The AMD Instinct MI300 series accelerators are based on the AMD CDNA 3 architecture which was designed to deliver leadership performance for HPC, artificial intelligence (AI), and machine learning (ML) workloads. The AMD Instinct MI300 series accelerators are well-suited for extreme scalability and compute performance, running on everything from individual servers to the world’s largest exascale supercomputers.

With the MI300 series, AMD is introducing the Accelerator Complex Die (XCD), which contains the GPU computational elements of the processor along with the lower levels of the cache hierarchy.

The following image depicts the structure of a single XCD in the AMD Instinct MI300 accelerator series.

../../_images/image007.png

Fig. 1 XCD-level system architecture showing 40 Compute Units, each with 32 KB L1 cache, a Unified Compute System with 4 ACE Compute Accelerators, shared 4MB of L2 cache and an HWS Hardware Scheduler.#

On the XCD, four Asynchronous Compute Engines (ACEs) send compute shader workgroups to the Compute Units (CUs). The XCD has 40 CUs: 38 active CUs at the aggregate level and 2 disabled CUs for yield management. The CUs all share a 4 MB L2 cache that serves to coalesce all memory traffic for the die. With less than half of the CUs of the AMD Instinct MI200 Series compute die, the AMD CDNA™ 3 XCD die is a smaller building block. However, it uses more advanced packaging and the processor can include 6 or 8 XCDs for up to 304 CUs, roughly 40% more than MI250X.

The MI300 Series integrate up to 8 vertically stacked XCDs, 8 stacks of High-Bandwidth Memory 3 (HBM3) and 4 I/O dies (containing system infrastructure) using the AMD Infinity Fabric™ technology as interconnect.

The Matrix Cores inside the CDNA 3 CUs have significant improvements, emphasizing AI and machine learning, enhancing throughput of existing data types while adding support for new data types. CDNA 2 Matrix Cores support FP16 and BF16, while offering INT8 for inference.
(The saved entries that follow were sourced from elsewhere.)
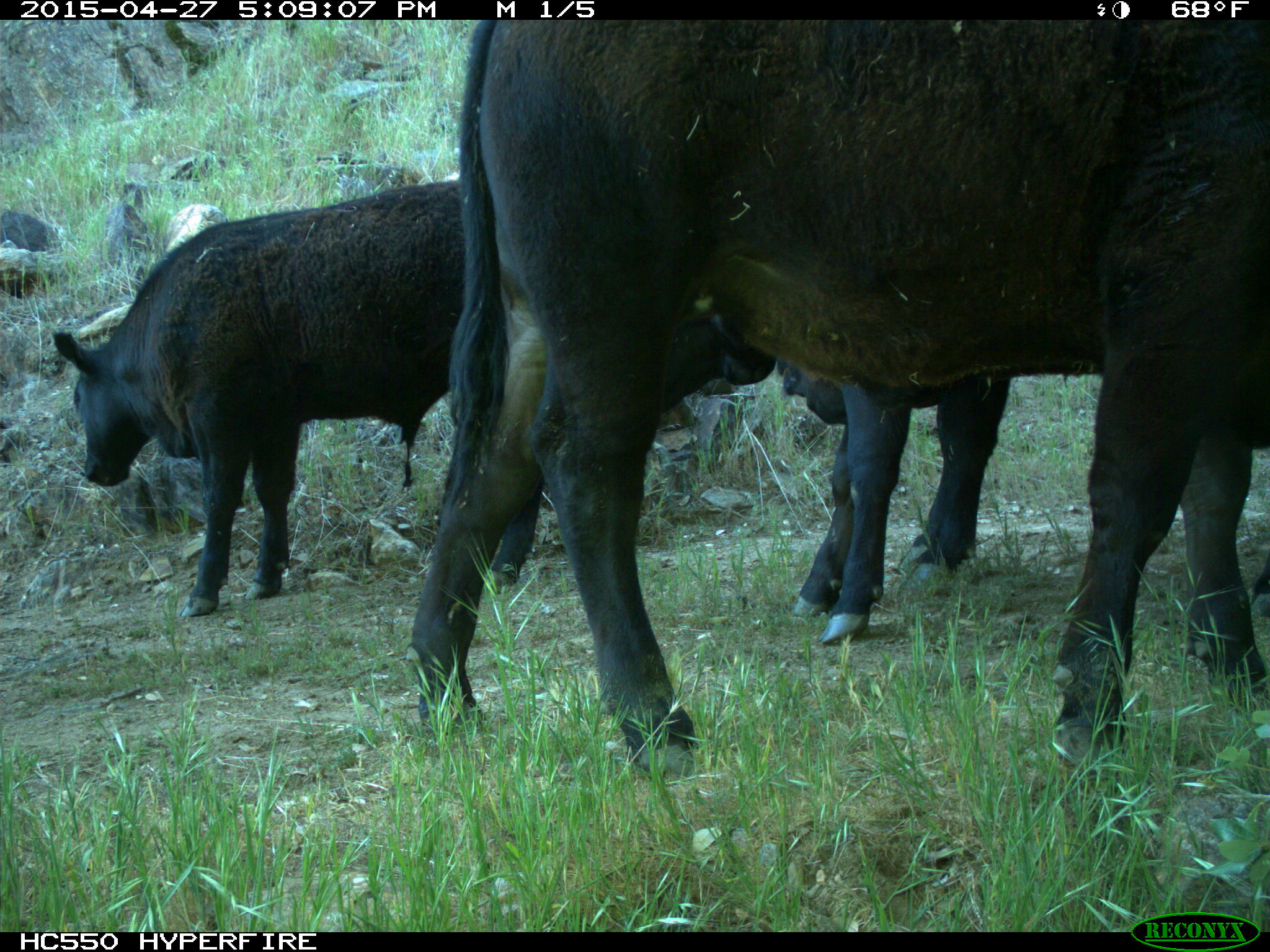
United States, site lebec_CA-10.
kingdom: Animalia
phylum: Chordata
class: Mammalia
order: Artiodactyla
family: Bovidae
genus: Bos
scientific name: Bos taurus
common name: domestic cow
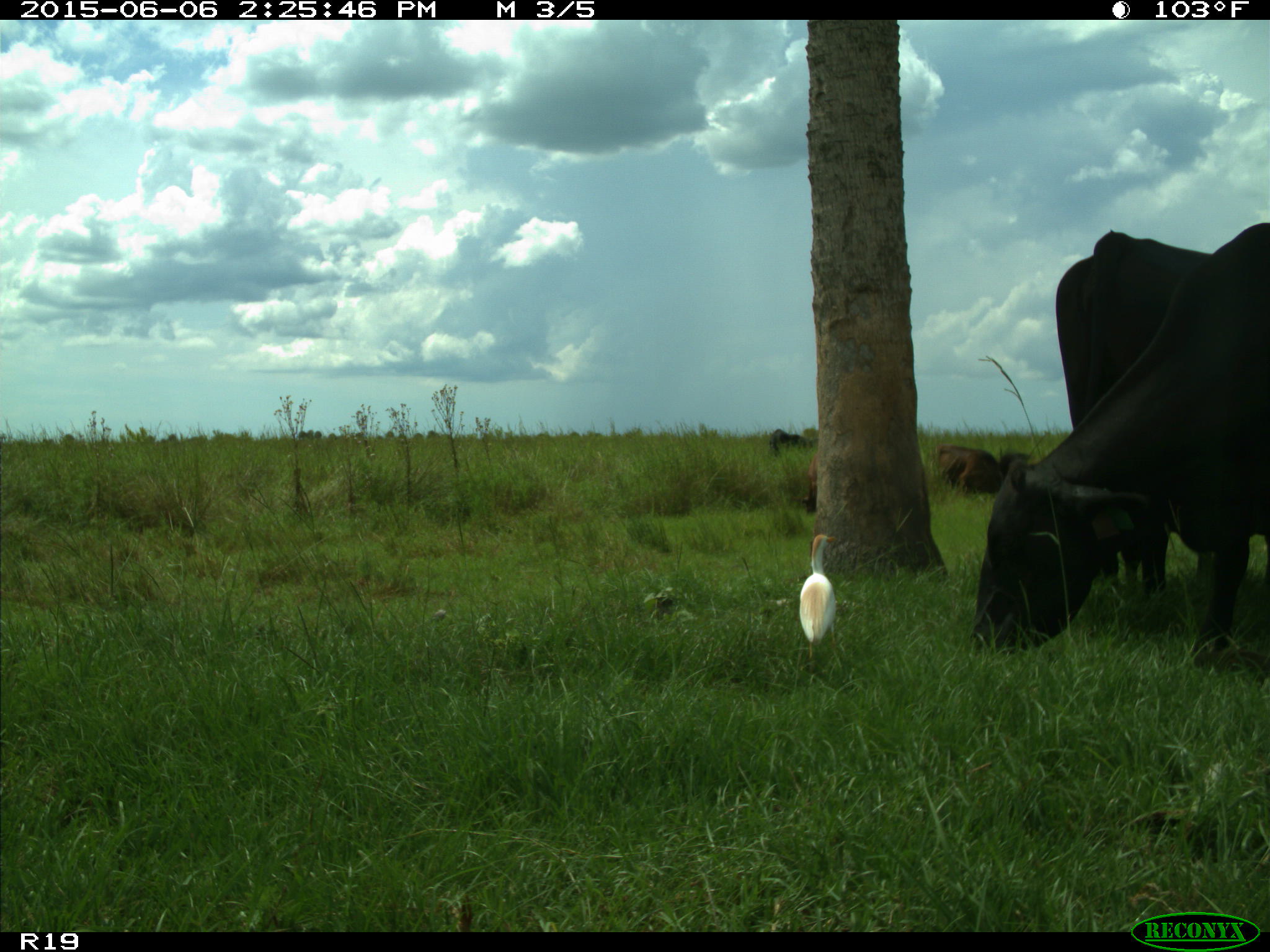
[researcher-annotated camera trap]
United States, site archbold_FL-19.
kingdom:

Compared to MI250X accelerators, CDNA 3 Matrix Cores triple the performance for FP16 and BF16, while providing a performance gain of 6.8 times for INT8. FP8 has a performance gain of 16 times compared to FP32, while TF32 has a gain of 4 times compared to FP32.
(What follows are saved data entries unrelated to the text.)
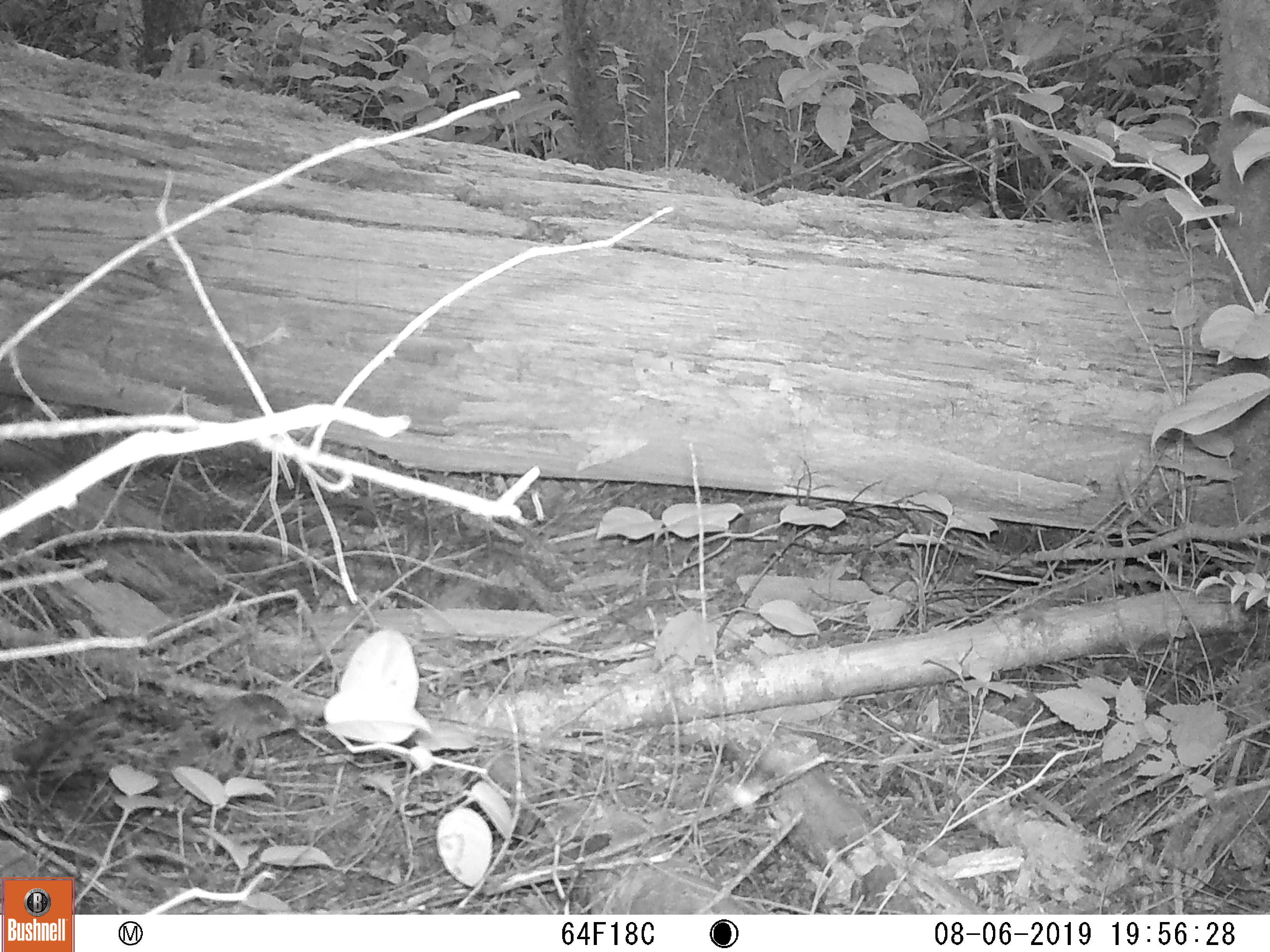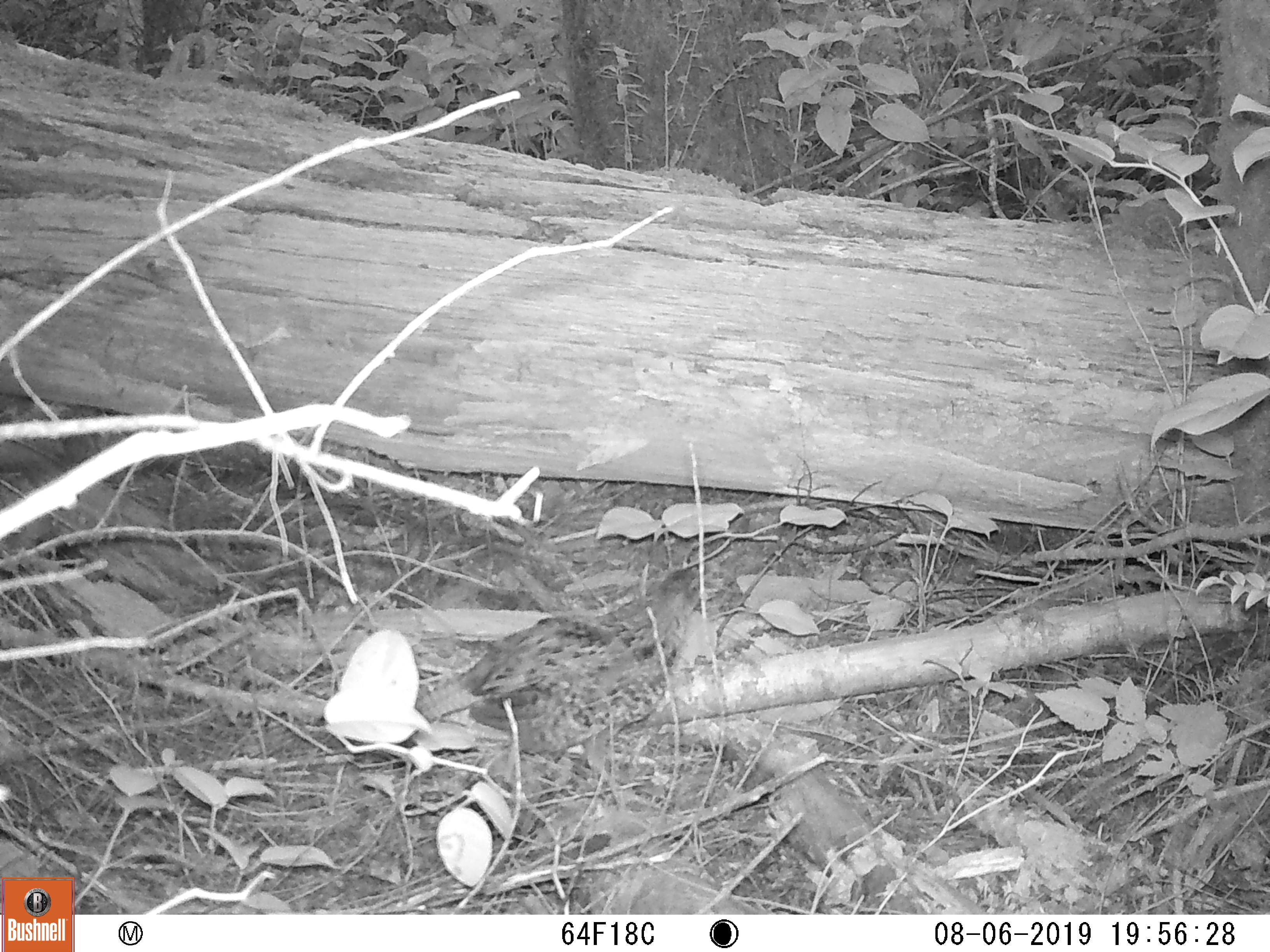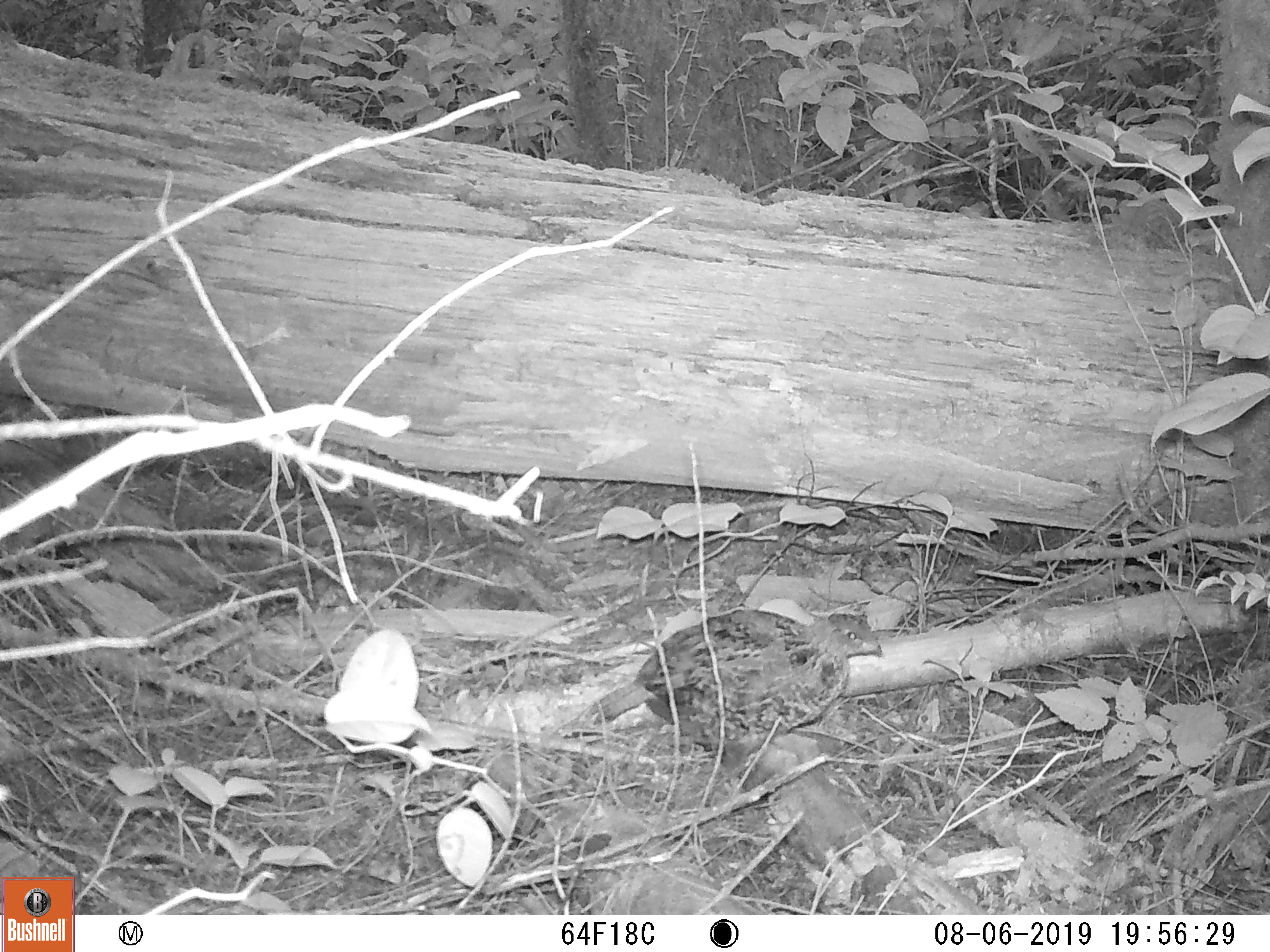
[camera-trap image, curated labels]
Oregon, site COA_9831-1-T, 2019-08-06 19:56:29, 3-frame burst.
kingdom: Animalia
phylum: Chordata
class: Aves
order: Galliformes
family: Phasianidae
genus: Bonasa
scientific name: Bonasa umbellus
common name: ruffed grouse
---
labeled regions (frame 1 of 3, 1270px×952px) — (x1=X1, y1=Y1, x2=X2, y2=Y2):
ruffed grouse: (x1=8, y1=669, x2=318, y2=855)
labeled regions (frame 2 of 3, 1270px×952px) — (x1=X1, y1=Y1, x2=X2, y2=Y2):
ruffed grouse: (x1=400, y1=550, x2=723, y2=805)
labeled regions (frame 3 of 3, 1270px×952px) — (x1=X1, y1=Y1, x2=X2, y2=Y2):
ruffed grouse: (x1=582, y1=601, x2=892, y2=776)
Table 4 Peak-performance capabilities of the MI300X for different data types.#

Computation and Data Type

FLOPS/CLOCK/CU

Peak TFLOPS

Matrix FP64

256

163.4

Vector FP64

128

81.7

Matrix FP32

256

163.4

Vector FP32

256

163.4

Vector TF32

1024

653.7

Matrix FP16

2048

1307.4

Matrix BF16

2048

1307.4

Matrix FP8

4096

2614.9

Matrix INT8

4096

2614.9

The above table summarizes the aggregated peak performance of the AMD Instinct MI300X Open Compute Platform (OCP) Open Accelerator Modules (OAMs) for different data types and command processors. The middle column lists the peak performance (number of data elements processed in a single instruction) of a single compute unit if a SIMD (or matrix) instruction is submitted in each clock cycle. The third column lists the theoretical peak performance of the OAM. The theoretical aggregated peak memory bandwidth of the GPU is 5.3 TB per second.

The following image shows the block diagram of the APU (left) and the OAM package (right) both connected via AMD Infinity Fabric™ network on-chip.
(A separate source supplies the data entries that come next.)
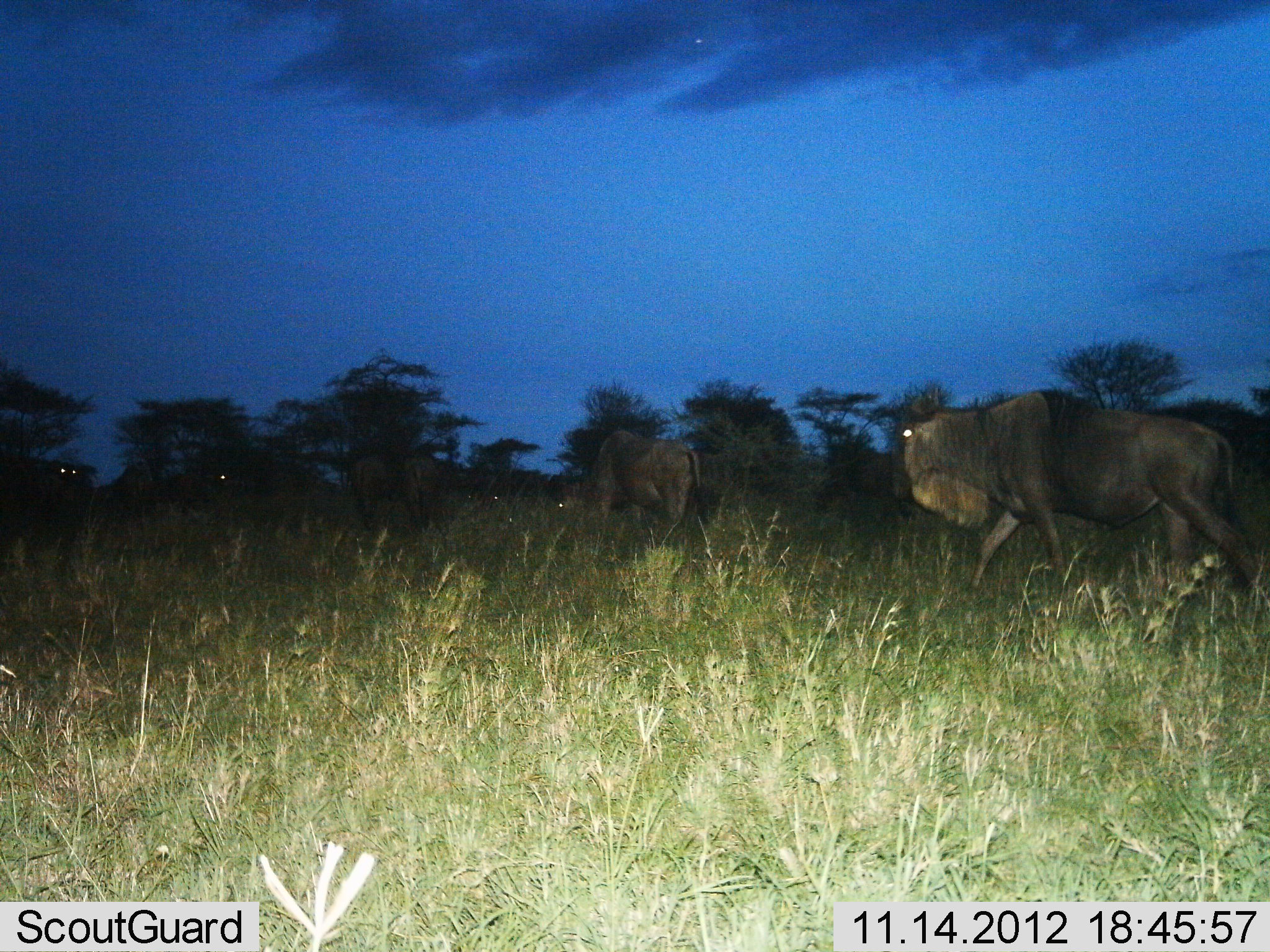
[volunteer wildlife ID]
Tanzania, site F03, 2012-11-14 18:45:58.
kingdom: Animalia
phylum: Chordata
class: Mammalia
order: Artiodactyla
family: Bovidae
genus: Connochaetes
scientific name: Connochaetes taurinus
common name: blue wildebeest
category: wildebeest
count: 5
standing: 40%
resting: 0%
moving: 80%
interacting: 0%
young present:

Fig. 2 MI300 series system architecture showing MI300A (left) with 6 XCDs and 3 CCDs, while the MI300X (right) has 8 XCDs.#

Node-level architecture#

../../_images/image009.png

Fig. 3 MI300 series node-level architecture showing 8 fully interconnected MI300X OAM modules connected to (optional) PCIEe switches via retimers and HGX connectors.#

The image above shows the node-level architecture of a system with AMD EPYC processors in a dual-socket configuration and eight AMD Instinct MI300X accelerators. The MI300X OAMs attach to the host system via PCIe Gen 5 x16 links (yellow lines). The GPUs are using seven high-bandwidth, low-latency AMD Infinity Fabric™ links (red lines) to form a fully connected 8-GPU system.